Red Sox: Qualifying offers could cross free-agent targets off Boston’s list

Cincinnati Reds starting pitcher Trevor Bauer (27) delivers in the first inning of a baseball game against the Milwaukee Brewers, Wednesday, Sept. 23, 2020, at Great American Ball Park in Cincinnati.Milwaukee Brewers At Cincinnati Reds Sept 23
Cincinnati Reds starting pitcher Trevor Bauer (27) delivers in the first inning of a baseball game against the Milwaukee Brewers, Wednesday, Sept. 23, 2020, at Great American Ball Park in Cincinnati.Milwaukee Brewers At Cincinnati Reds Sept 23 /

The Red Sox might not sign players who declined qualifying offers.

The Boston Red Sox have money to spend after resetting the punitive luxury tax penalties but that doesn’t necessarily put them in the mix for every top free-agent on the market.

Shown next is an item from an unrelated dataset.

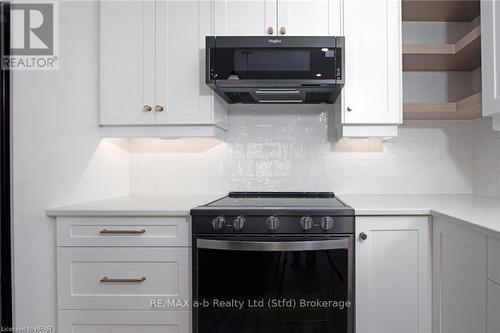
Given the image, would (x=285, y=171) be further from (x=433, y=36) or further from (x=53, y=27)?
(x=53, y=27)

Some will cost more than money and that should make the front office hesitant to make a bid.

According to MLB Network’s Jon Heyman, six free-agents received a qualifying offer. That list includes DJ LeMahieu, George Springer, J.T. Realmuto, Trevor Bauer, Marcus Stroman and Kevin Gausman.

Accepting the qualifying offer means the player agrees to a 1-year deal to remain with their current team for an amount equal to the average salary of MLB’s 125 highest-paid players, which is $18.9 million this year. It would be somewhat surprising if any of these players accepted the offer, even if this uncertain market. Assuming they decline to test free agency, their former team will receive a compensation pick in next year’s draft.

The team that signs a player who declined a qualifying offer will lose their second-highest draft pick, which is where the hesitation from the Red Sox comes in to play.

Boston owns the No. 4 overall pick in next year’s draft. That spot is secure regardless of who they sign in free agency. It’s their next pick that would be forfeit if they sign any of these six free-agents.

Boston didn’t extend a qualifying offer to any of their own players. Jackie Bradley Jr. was the only one they conceivably would have considered extending the offer to but the offer never came. The Red Sox will likely lose their center fielder for nothing.

This means the Red Sox won’t have any compensation picks, which places their second-highest selection early in the second round. It won’t be No. 34 overall since some compensation picks for other teams will be handed out between the first two rounds but signing a free-agent who declined a qualifying offer would cost the Red Sox a selection that falls somewhere around the 40th overall pick.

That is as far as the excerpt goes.